◆ DATA SHOWN ◆
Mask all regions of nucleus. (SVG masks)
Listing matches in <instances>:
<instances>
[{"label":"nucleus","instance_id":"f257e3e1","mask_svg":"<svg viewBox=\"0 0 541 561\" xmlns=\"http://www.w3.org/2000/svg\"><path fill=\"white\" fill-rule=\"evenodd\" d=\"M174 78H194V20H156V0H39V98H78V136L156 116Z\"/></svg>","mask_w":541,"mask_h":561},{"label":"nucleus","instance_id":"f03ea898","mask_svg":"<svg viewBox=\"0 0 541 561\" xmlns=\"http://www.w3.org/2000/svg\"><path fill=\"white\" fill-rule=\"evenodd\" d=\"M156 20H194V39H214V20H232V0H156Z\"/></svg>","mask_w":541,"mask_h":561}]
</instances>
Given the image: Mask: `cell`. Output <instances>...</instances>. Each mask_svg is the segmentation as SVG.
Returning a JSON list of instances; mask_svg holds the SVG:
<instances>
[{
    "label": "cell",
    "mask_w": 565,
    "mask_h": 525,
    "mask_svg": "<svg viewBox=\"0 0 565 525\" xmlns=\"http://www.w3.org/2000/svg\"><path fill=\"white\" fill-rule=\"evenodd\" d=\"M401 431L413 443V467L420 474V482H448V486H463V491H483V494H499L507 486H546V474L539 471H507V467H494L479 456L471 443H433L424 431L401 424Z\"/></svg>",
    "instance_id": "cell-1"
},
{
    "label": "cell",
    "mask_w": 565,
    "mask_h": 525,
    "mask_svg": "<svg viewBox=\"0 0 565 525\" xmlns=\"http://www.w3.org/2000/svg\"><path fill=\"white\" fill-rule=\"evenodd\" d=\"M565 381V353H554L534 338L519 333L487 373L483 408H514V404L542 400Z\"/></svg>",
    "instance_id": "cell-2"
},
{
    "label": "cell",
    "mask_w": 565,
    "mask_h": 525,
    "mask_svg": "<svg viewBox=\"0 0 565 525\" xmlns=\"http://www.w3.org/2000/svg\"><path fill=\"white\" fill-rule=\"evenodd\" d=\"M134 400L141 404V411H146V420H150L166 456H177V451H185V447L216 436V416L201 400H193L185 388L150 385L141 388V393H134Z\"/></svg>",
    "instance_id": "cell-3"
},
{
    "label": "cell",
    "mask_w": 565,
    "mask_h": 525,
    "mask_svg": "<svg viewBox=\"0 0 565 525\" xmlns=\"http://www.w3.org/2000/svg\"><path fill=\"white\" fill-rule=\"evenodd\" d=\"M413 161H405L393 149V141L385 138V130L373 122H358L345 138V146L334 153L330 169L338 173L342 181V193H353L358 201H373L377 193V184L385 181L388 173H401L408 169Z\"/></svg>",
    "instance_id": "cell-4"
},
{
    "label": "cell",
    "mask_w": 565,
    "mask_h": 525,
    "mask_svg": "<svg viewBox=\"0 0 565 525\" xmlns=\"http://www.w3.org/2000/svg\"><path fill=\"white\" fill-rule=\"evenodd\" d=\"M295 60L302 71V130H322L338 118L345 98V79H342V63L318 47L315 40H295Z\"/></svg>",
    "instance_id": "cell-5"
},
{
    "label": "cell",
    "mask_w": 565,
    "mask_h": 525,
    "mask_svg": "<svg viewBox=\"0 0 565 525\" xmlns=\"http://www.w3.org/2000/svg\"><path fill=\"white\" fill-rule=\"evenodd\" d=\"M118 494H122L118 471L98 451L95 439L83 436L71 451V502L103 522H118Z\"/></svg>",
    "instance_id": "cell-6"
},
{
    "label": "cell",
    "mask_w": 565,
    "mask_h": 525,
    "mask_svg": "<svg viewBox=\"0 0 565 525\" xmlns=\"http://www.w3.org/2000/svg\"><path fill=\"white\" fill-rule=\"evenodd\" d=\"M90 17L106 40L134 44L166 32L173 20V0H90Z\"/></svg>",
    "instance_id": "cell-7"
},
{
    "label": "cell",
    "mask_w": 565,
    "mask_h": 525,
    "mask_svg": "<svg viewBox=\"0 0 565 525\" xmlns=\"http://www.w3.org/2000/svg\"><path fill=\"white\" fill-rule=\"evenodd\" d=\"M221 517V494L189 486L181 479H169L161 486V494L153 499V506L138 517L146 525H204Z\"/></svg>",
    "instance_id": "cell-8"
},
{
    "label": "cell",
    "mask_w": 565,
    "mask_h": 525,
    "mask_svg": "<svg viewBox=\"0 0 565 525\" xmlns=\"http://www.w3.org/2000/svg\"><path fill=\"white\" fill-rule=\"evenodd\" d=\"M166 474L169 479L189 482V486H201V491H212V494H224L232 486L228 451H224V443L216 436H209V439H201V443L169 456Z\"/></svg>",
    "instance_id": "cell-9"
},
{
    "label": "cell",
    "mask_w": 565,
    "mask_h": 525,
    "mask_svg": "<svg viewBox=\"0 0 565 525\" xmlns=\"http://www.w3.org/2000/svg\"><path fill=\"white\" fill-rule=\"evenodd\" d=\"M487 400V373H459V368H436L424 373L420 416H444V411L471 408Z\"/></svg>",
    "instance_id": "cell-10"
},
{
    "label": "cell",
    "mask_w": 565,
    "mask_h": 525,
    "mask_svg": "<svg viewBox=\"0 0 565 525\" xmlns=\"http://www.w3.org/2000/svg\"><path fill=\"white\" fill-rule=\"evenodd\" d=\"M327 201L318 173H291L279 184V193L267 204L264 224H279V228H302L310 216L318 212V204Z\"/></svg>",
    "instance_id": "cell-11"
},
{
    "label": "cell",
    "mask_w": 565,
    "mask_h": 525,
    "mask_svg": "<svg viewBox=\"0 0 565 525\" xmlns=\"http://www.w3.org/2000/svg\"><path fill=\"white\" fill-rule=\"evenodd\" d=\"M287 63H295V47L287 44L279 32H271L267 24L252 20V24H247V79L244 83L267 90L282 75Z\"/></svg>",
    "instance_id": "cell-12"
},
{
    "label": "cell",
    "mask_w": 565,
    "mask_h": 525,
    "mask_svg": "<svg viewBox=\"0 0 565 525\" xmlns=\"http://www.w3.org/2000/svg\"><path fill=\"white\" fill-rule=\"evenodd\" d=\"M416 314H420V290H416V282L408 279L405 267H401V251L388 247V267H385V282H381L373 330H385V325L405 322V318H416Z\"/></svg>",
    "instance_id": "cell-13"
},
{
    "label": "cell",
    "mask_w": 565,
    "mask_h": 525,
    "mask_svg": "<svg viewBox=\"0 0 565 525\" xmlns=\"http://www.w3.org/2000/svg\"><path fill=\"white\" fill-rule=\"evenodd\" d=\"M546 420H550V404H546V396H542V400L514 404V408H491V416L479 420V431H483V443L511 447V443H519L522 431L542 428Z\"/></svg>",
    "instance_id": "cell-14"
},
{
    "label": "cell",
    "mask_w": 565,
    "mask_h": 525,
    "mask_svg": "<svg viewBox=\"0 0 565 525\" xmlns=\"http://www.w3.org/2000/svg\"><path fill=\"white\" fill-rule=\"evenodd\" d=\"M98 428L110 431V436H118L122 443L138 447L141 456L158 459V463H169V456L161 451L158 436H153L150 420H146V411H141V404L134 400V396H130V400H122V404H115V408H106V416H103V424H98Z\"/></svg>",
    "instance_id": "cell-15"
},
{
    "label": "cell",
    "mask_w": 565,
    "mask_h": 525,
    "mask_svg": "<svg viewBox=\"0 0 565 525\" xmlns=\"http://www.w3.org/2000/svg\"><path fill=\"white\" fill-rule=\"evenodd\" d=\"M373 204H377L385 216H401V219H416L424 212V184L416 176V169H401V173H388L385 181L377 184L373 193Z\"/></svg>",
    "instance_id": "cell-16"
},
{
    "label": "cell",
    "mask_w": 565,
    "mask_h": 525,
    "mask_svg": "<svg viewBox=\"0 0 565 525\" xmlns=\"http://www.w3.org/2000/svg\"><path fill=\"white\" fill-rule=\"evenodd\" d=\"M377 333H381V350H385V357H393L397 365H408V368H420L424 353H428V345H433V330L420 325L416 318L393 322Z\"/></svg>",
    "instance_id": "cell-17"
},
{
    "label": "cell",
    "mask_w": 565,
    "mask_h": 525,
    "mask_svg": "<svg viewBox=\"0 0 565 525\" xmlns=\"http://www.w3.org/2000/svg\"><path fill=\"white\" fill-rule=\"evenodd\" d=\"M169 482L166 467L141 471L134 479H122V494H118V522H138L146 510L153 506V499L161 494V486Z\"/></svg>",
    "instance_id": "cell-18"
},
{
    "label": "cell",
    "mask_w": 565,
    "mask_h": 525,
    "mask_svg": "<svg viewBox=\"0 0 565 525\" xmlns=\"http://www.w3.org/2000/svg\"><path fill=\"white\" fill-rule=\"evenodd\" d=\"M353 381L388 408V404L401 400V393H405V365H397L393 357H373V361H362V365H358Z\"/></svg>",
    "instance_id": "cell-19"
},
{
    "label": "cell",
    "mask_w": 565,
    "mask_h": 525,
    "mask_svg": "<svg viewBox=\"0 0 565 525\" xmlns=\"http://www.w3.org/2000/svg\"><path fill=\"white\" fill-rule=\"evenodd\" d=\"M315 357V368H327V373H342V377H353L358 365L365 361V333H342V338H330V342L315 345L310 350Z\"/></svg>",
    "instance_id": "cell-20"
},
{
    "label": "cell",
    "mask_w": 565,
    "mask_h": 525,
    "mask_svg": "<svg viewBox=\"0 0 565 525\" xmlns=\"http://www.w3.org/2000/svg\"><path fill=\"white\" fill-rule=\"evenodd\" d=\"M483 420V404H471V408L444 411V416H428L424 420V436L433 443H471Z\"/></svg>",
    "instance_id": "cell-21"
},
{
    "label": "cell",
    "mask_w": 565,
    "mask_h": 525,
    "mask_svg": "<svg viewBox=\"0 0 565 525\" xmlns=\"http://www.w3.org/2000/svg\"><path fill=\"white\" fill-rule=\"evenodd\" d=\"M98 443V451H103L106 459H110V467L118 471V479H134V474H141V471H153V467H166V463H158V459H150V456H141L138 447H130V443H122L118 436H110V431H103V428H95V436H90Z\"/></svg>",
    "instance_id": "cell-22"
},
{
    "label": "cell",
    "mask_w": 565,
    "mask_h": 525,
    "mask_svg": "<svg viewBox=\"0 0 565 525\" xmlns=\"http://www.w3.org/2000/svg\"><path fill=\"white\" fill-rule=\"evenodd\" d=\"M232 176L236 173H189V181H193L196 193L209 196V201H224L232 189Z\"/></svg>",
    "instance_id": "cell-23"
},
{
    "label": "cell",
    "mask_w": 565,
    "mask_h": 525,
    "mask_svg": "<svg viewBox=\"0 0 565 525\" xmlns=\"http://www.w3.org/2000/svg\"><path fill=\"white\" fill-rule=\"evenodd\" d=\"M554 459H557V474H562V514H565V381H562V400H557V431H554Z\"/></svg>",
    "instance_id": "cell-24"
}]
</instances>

◆ TASK DETAILS ◆
Count the lines in the rows above that contain the string "nucleus". Reply with the number only.

◆ EXERCISE SOLUTION ◆
2